As we come out of this winter, we know that these problems will not suddenly disappear, and that is why we are already making plans for the future. For instance, we have six national “discharge frontrunners” leading the way in exploring new long-term initiatives to free up hospital beds. As was announced in the autumn statement, we will marry those new ideas with a further £600 million next year and £1 billion the year after in order to transform the way in which we handle discharges.
At the same time as putting in money here and now, we have plans in place which will transform our health and social care system over the next decade. Our integrated care systems are bringing together health and social care in a way that has never been seen before. Our NHS workforce plan will provide a long-term staffing plan for the next 15 years. We are bringing forward ambitious social care reforms, including workforce reforms to develop social care as a career. Our reforms are timely, ambitious and deliverable, developed in partnership with health and social care organisations, unlike Labour’s new plan for primary care, an expensive top-down reorganisation, uncosted and unfunded, and described by the chief executive of the Nuffield Trust as costing “a fortune” and “out of date”—like the Labour party.
Our health system, like others across Europe, is facing a multitude of pressures.
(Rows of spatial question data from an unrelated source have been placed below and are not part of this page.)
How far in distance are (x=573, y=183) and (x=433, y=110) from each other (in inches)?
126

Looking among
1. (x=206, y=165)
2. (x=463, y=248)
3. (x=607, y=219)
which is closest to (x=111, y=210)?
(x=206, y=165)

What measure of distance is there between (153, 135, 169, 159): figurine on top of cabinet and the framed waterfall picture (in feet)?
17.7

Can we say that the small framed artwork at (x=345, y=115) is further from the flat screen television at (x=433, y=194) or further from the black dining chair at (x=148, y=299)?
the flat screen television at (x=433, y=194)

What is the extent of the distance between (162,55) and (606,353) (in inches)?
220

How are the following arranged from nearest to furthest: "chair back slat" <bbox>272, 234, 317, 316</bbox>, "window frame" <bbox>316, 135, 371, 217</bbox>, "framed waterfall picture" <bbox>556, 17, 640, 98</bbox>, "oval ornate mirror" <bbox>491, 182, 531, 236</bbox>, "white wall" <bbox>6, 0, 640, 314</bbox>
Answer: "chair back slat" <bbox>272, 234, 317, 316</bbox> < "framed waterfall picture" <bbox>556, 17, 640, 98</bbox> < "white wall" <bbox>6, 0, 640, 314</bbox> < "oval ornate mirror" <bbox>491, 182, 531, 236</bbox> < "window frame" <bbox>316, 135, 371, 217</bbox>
We are taking action, in the short, medium and long term, to tackle each and every one of those pressures, and I am determined to ensure that the work we are doing will make things better not only in the here and now, but next winter, next year, and every year thereafter.
Question put (
The House divided: Ayes 289, Noes 0.
Question accordingly agreed to.
The Deputy Speaker declared the main Question, as amended, to be agreed to (
That this House pays tribute to the work done by the National Health Service and recognises that there are pressures on health systems around the world; recognises that all parts of the UK are facing pressures; welcomes that the Government has committed to reduce waiting times in England as part of its strategy to strengthen the NHS and care system with up to £14.1 billion additional funding being made available by government over the next two years to improve urgent and emergency care and tackle the backlog—the highest spend on health and care in any government’s history; and regrets that the Scottish and Welsh governments have refused to make similar such commitments.